YOUR TASK: Extend the article below on resistive switching in Al/TiO2/FTO thin films, picking up right after its last sentence.

GIVEN PASSAGE:
STUDY OF THE RESISTIVE SWITCHING AND ELECTRODE DEGRADATION IN AL/TIO2/FTO THIN FILMS UPON THERMAL TREATMENT IN REDUCING ATMOSPHERE Текст научной статьи по специальности «Химические науки»

Study of the resistive switching and electrode degradation in Al/TiO2/FTO thin films upon

thermal treatment in reducing atmosphere

G. A. Illarionov1, D. S. Kolchanov1, V. V. Chrishtop1, I. A. Kasatkin2, A. V. Vinogradov1, M. I. Morozov1 xITMO University, Kronverkskiy prosp., 49, St. Petersburg, 197101, Russia 2 Saint Petersburg State University, Universitetskaya nab. 7-9, St. Petersburg, 199034, Russia

morozov@scamt-itmo.ru

PACS 81.40.Rs, 73.50.-h DOI 10.17586/2220-8054-2021-12-6-783-791

Application of sol-gel derived titania nanoparticles in memristive thin film devices has been a subject of several studies. The reported data on the functional properties and stability of such devices scatter considerably. Meanwhile, the role of post-fabrication treatment, such as annealing in reducing atmosphere, is still poorly investigated for this class of devices. In this study, the effects of thermal annealing in a reducing atmosphere on the resistive switching behavior and the morphological changes of the top electrode during the electroforming process have been systematically addressed for the samples of Al/TiO2/FTO thin film memristors prepared using sol-gel derived titania. Manifestations of several phenomena affecting the functional stability of these thin films, such as electrode delamination and collapse due to formation of gas bubbles, appearance of electrochemical patterns at the electrode surface, and morphological changes induced by the electroforming process have been systematically established in relation with the various conditions of thermal treatment in a reducing atmosphere. Keywords: TiO2, memristors, electrode degradation. Received: 25 November 2021

1. Introduction

The field of memristive electronics is one of the promising areas of rapidly developing technologies covering novel types of memory devices and bioinspired computers [1-4]. Memristor is a passive two-terminal element of electric circuit, whose resistance dynamically depends on of the electric current amplitude [5]. This key feature has been proposed for application in the information storage [6,7] or emulation of similar electrical processes in biological synapses [8-10]. The memristive effect occurs in many organic and inorganic nanomaterials including simple oxides of transition metals.

GIVEN DATA:
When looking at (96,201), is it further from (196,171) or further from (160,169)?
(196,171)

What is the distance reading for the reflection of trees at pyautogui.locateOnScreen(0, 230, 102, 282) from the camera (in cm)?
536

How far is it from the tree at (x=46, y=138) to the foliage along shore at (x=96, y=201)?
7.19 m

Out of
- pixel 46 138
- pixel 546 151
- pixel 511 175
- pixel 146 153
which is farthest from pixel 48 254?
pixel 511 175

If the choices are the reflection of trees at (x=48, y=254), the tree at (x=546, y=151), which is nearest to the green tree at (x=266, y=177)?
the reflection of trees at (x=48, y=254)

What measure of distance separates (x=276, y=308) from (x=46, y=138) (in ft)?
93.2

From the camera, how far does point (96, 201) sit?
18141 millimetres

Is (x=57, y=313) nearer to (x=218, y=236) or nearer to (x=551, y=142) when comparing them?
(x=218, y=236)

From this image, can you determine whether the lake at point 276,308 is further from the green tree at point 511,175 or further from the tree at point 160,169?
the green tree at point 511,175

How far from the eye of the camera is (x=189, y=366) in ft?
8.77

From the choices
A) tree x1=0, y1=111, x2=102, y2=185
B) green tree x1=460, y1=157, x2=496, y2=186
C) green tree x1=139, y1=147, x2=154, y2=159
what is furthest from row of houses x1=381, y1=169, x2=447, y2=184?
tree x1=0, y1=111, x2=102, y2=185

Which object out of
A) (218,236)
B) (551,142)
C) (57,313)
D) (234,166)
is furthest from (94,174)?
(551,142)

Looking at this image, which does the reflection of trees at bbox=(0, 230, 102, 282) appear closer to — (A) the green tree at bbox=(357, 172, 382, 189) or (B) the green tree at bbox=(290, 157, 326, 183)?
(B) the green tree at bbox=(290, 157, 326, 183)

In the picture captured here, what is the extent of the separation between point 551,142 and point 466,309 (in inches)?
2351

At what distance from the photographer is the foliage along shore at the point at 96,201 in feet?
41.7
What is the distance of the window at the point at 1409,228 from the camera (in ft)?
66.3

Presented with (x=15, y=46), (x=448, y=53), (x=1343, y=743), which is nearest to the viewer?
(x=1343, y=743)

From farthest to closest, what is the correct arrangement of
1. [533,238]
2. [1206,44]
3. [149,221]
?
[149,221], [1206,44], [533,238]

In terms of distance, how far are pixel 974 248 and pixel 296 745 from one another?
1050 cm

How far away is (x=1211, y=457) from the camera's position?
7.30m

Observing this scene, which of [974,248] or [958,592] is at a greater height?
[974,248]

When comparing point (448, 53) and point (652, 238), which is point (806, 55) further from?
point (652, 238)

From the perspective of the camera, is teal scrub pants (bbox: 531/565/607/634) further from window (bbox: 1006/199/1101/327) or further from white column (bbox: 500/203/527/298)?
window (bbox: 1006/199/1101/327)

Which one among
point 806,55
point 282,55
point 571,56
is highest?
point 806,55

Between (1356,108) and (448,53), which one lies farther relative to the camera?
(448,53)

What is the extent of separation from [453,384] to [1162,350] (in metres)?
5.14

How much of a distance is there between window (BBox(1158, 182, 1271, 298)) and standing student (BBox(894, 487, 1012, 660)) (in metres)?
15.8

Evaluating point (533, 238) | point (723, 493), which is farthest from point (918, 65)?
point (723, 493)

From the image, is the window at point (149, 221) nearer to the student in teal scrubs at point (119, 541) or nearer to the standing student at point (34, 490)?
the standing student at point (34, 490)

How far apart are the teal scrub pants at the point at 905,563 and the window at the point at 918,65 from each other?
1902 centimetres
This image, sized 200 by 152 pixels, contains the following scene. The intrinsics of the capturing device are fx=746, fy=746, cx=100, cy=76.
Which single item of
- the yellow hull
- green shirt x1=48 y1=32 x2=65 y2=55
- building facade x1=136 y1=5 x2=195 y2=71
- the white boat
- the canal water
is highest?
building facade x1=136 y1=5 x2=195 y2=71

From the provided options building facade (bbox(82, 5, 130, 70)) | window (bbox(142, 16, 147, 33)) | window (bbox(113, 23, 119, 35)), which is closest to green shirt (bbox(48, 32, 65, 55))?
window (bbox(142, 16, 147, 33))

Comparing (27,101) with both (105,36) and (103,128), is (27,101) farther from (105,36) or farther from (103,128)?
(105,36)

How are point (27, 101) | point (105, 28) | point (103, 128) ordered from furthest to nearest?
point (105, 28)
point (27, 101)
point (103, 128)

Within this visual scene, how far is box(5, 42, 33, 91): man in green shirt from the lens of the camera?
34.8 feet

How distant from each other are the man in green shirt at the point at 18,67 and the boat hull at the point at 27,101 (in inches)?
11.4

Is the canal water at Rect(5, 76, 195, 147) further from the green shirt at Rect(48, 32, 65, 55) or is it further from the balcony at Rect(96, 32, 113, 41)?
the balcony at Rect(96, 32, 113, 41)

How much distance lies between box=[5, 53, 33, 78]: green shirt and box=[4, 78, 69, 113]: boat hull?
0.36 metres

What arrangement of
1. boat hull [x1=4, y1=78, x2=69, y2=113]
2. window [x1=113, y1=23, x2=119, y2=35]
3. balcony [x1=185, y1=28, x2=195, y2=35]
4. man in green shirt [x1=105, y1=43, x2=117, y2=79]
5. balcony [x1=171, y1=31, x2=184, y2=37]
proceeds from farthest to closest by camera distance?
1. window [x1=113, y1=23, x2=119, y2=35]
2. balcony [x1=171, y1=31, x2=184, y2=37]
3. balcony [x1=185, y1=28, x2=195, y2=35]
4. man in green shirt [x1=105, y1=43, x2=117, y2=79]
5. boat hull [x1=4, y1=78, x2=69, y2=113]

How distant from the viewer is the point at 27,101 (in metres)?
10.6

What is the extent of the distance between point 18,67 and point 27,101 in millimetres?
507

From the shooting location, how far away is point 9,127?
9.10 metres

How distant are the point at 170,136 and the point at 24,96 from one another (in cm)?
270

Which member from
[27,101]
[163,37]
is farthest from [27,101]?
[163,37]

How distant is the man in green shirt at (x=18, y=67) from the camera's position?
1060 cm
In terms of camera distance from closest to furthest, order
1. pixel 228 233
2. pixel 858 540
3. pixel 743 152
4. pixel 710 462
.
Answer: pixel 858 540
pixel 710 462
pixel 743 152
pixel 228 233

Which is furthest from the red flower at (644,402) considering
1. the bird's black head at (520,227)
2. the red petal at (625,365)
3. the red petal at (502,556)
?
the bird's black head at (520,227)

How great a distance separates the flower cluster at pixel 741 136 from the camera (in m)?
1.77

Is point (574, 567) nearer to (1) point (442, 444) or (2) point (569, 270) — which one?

OUTPUT FOR THIS TASK:
Titanium dioxide has been one of the first and most widely used materials in resistive switching applications. Since the first conceptual implementation of memristive effect in TiO2 thin films [3], this material has been extensively studied regarding both the underlying mechanism of the resistive switching, various applications, as well as technological approaches towards design and fabrication of final devices [11-13]. The frontier research and application of TiO2 memristors concern random-access memory [13-16], neuromorphic computing [3,17-19], biohybrid interfaces [20-23], and sensors [24-27]. The key advantages of TiO2 thin film memristors include a relatively high resistive switching ratio ROFF/Ron (typically, much above 102), low threshold voltage (typically, 1-3 volts), and technological versatility of the fabrication methods [12, 13]. Meanwhile, TiO2 memristors are rather inferior to other transition oxide counterparts with respect to the functional endurance that in most reported cases has not exceeded a few hundred cycles [13], though in some episodic studies some higher values above 104-106 have been reported [28-31]. However, this range is still far below compared to the TaOx counterparts with endurance typically exceeding 109-1010 cycles [32,33]. Another obvious disadvantage of TiO2 based memristor is apparently low re-producibility that manifested itself in an extremely large scattering of the functional properties reported for the films fabricated by similar to each other technological methods and synthesis routes [12,13].

Recently, several studies have addressed the solution chemistry approaches to synthesize TiO2 nanoparticles along with appropriate deposition methods to fabricate thin film memristors, including spin-coating [34, 35], dip coating [36-38], drop casting [39], or inkjet printing [40,41]. In contrast to memristive devices produced by the physical deposition techniques, an extremely high scattering of the key memristive properties such as the resistive switching ratio, endurance and retention time have been reported for the devices fabricated using TiO2 nanoparticles obtained by the solution chemistry routes [12]. In these studies, different electrode materials and post-treatment annealing regimes have been used, while the effect of thermal annealing at a reduced oxygen partial pressure on the resistive and resistive switching properties of TiO2 thin film has not been systematically addressed yet. Another critical issue rarely addressed for the memristive devices fabricated using TiO2 nanoparticles is the degradation of the top electrode as the result of electrochemical interaction with the TiO2 adjacent layer under applied external voltage. This includes

formation and collapse of oxygen bubbles under the metal layer [42-44] and damages produced by the morphological changes resulting from the electroforming process [45-47].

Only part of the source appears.